La Bang Chang, quant à elle, bénéficie d’un ajout d’eau comme le moût de céréales de toutes les bières produites en Occident. Cependant, cet ajout d’eau a lieu… au service seulement! En d’autres mots, au lieu de rajouter l’eau aux céréales tôt lors du processus de brassage comme nous le faisons ici lors de l’étape de l’empâtage, les Bhoutanais versent de l’eau dans un chaudron de service auquel ils auront préalablement mis le mélange de céréales fermentées de la Sin Chang. En plongeant un petit panier d’osier et en écrasant le grain fermenté avec une louche, ils aromatisent l’eau du chaudron de la saveur de la concoction rustique. Ne reste qu’à remplir les tasses avec la même louche pour offrir de la Bang Chang à ses proches et aux invités de la maison.

Se préparer à déguster la bière fermière bhoutanaise

Il faut un peu de gymnastique de dégustation afin d’apprivoiser ces bières de blé bouddhistes. Primo, elles ne sont pas gazéifiées. Oh, il y a peut-être sept ou huit bulles par verre. Mais rarement plus. Secundo, elles sont servies tièdes, voire carrément à température de tisane. Ceci dit, le reste de leur profil gustatif a tous les atouts pour séduire le palais d’un amateur de saveurs fermières. Des notes de terre, de bois et de foin s’expriment sous des poussées fruitées (poire), florales (fleur de sureau) et acidulées (pamplemousse) fort rafraichissantes. Le taux d’alcool demeure bas, ce qui permet de longues soirées de conversation autant plaisantes que cohérentes.

Finalement, le visuel est d’une blancheur aussi voilée que toute Weissbier, NEIPA ou Lambic non assemblé.

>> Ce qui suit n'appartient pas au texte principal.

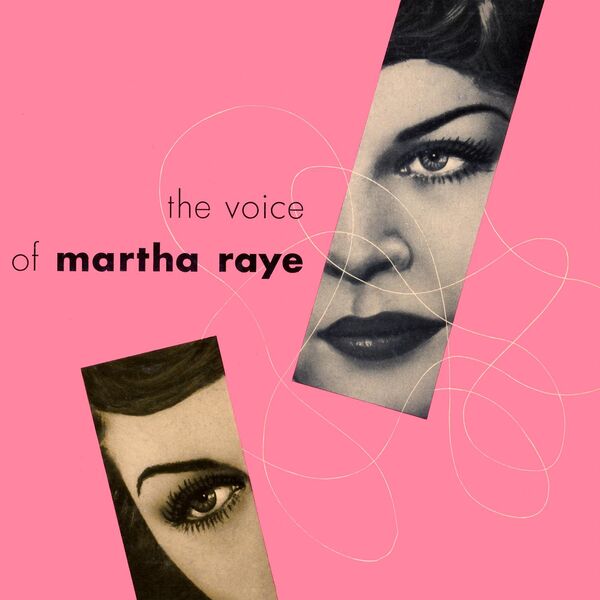 Martha Raye|The Voice of Martha Raye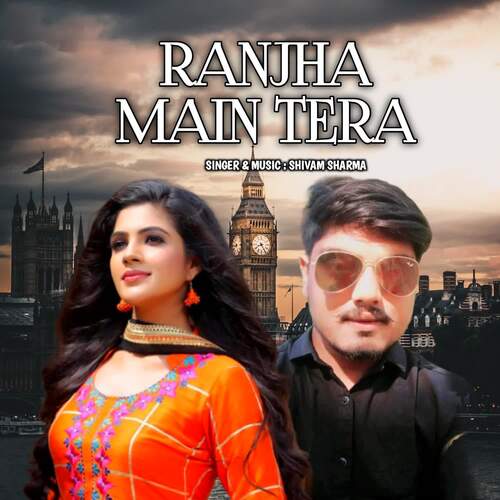 Ranjha Main Tera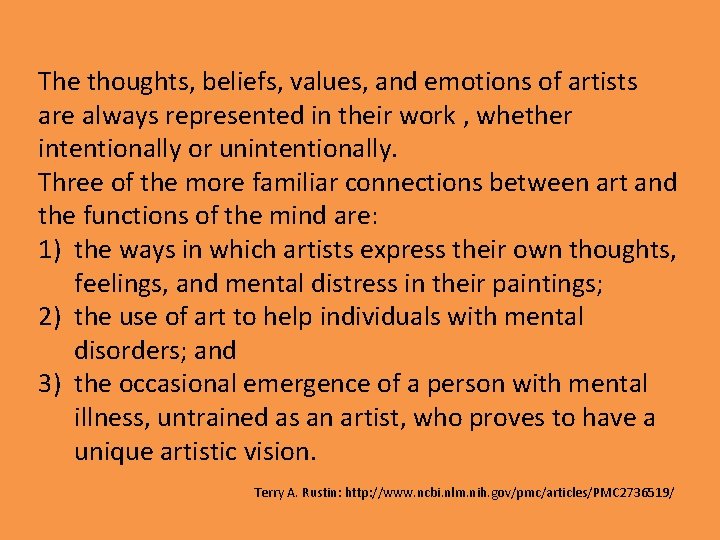 The thoughts, beliefs, values, and emotions of artists are always represented in their work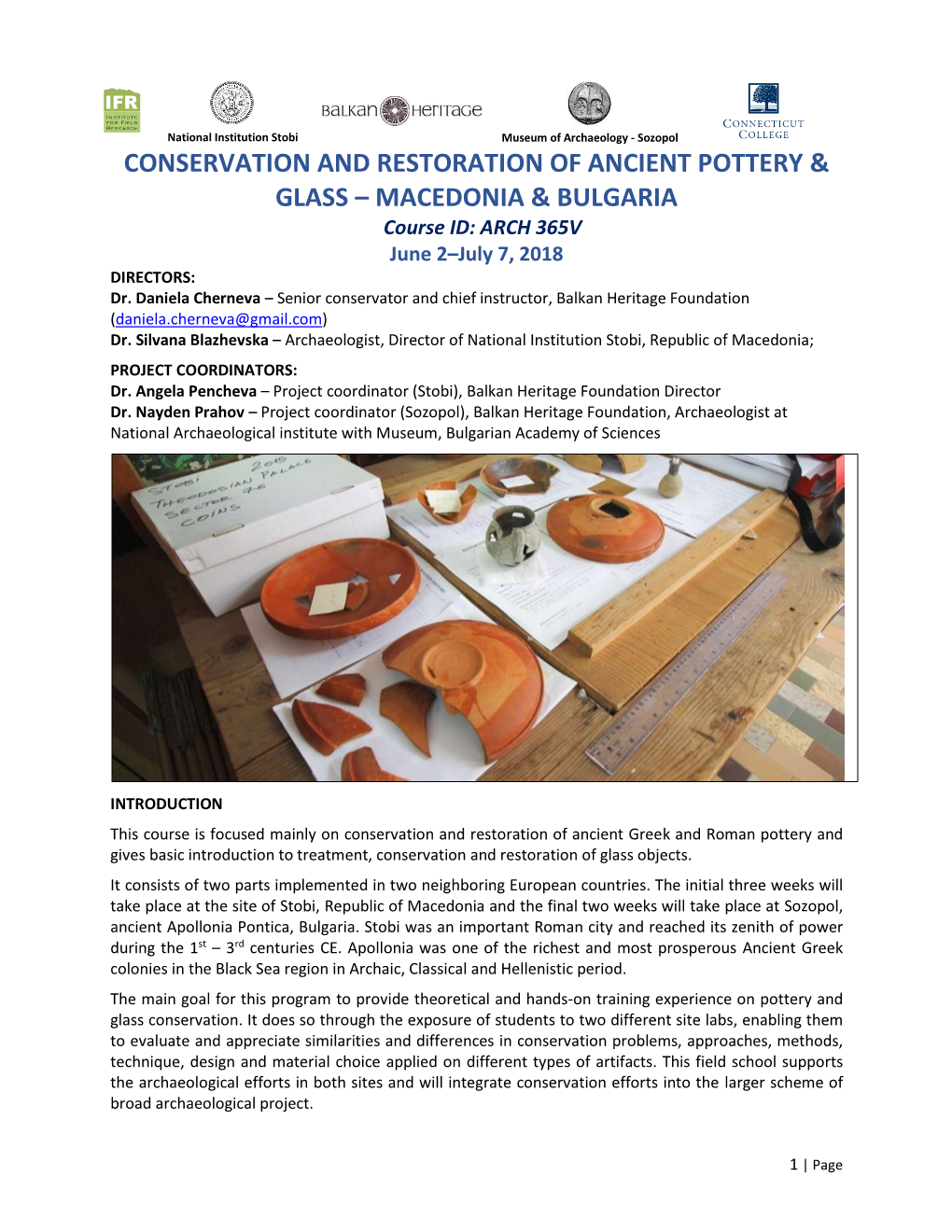 CONSERVATION and RESTORATION of ANCIENT POTTERY & GLASS – MACEDONIA & BULGARIA Course ID: ARCH 365V June 2–July 7, 2018 DIRECTORS: Dr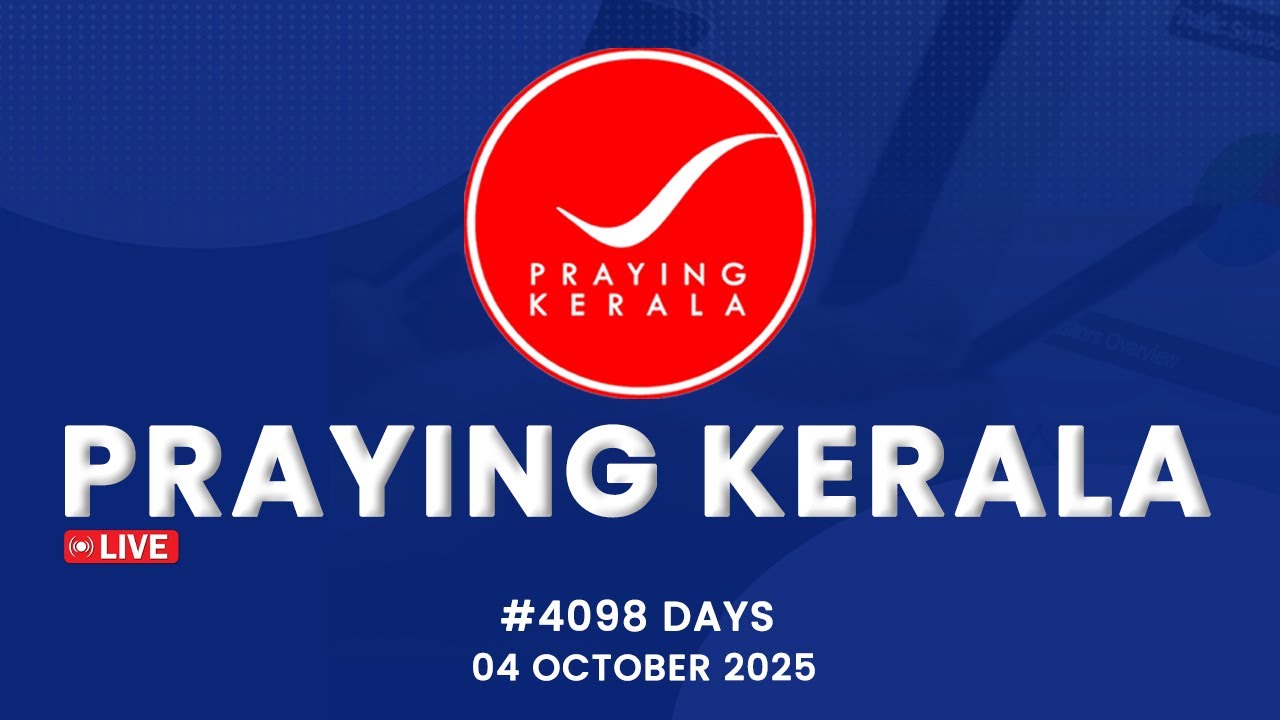 Praying Kerala | 04 OCTOBER 2025 | #4098 Days of Prayer | #sambrother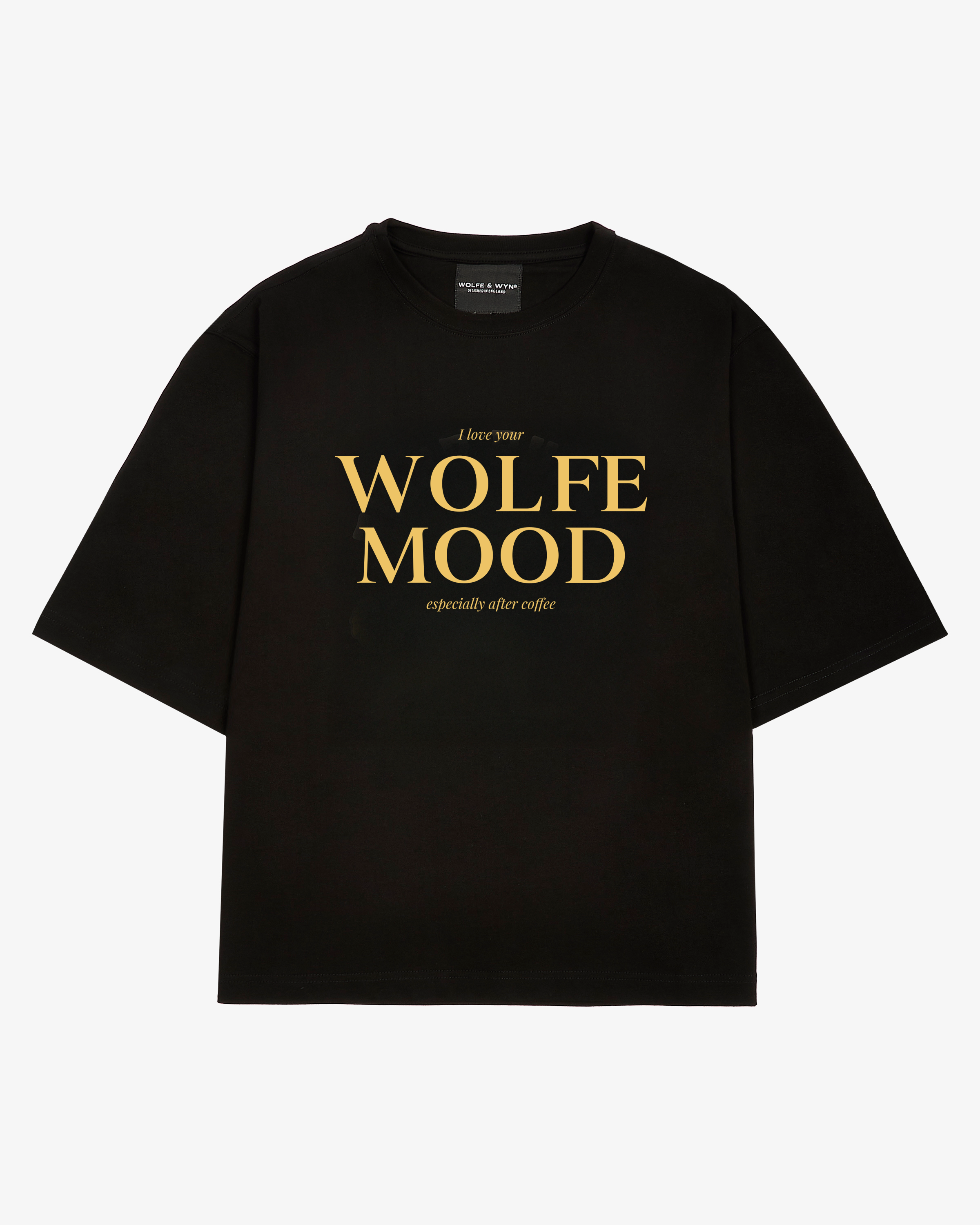 Black tee with gold text 'WOLFE MOOD' on a white background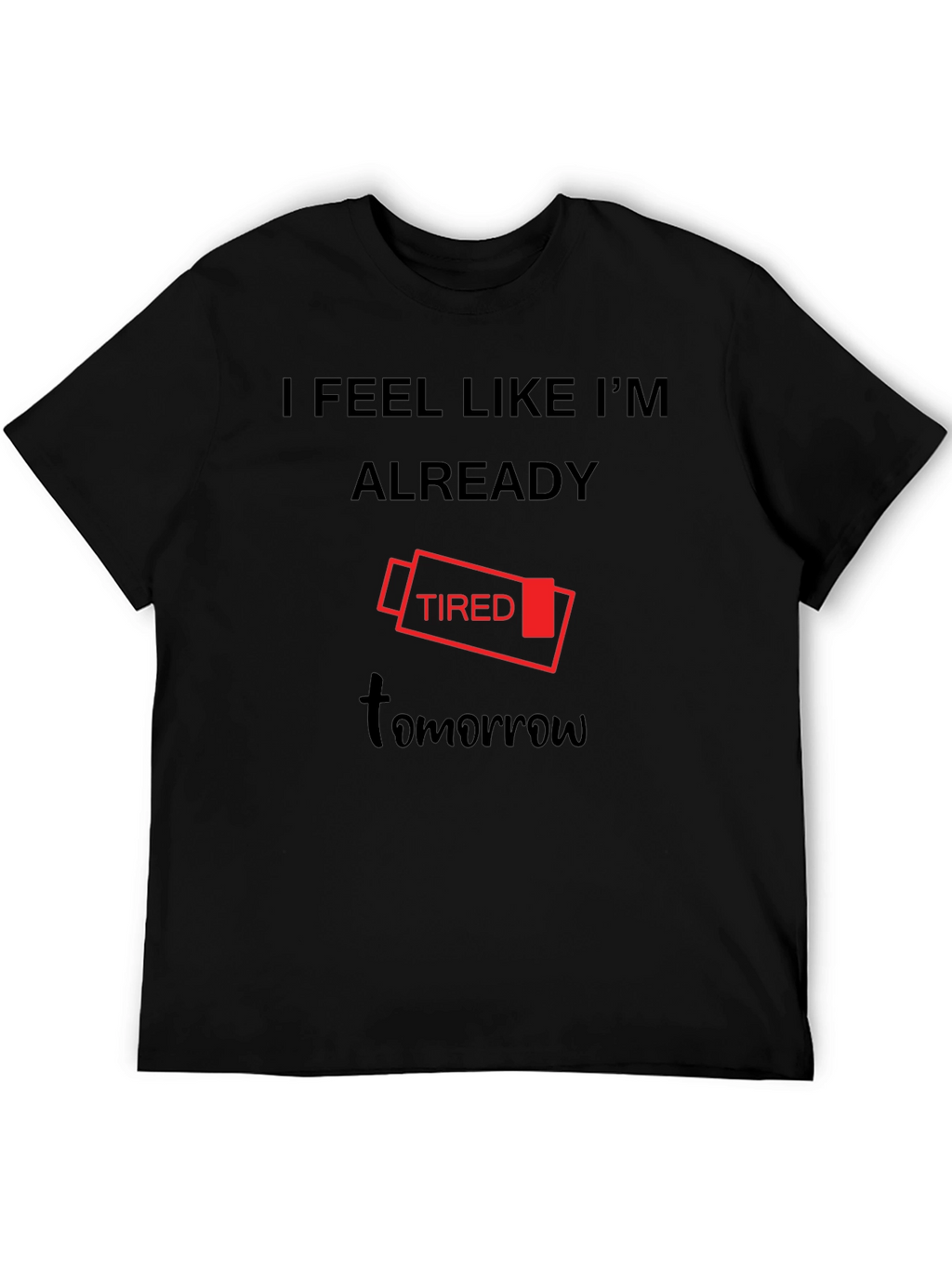 I Feel Like Im Already Tired Tomorrow T-Shirt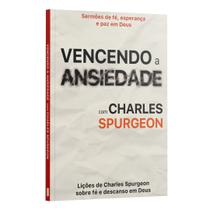 Livro - Vencendo a Ansiedade com Charles Spurgeon | Organizado por Equipe Teológica Penkal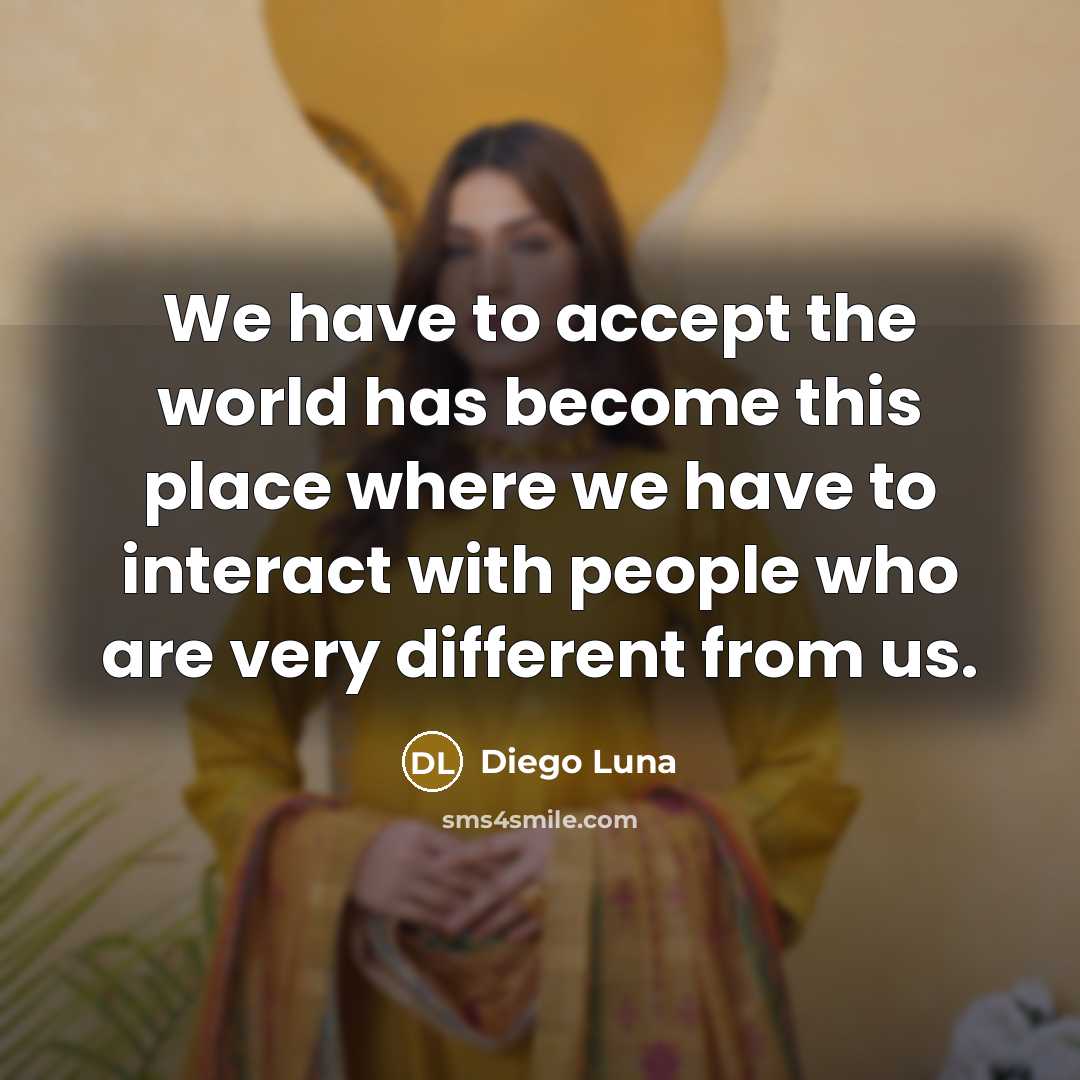 “We have to accept the world has become this place…” quote by Diego Luna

Ne reste que le problème de se rendre au Bhoutan, puis de se faire inviter sur une ferme. Parce que les véritables bières fermières, qu’elles aient été conçues en Belgique du 19e siècle ou qu’elles proviennent du Bhoutan du moment présent, ne se retrouvent pas sur les étagères d’un magasin ou dans un pub. Heureusement pour nous tous, les Bhoutanais sont d’une hospitalité remarquable.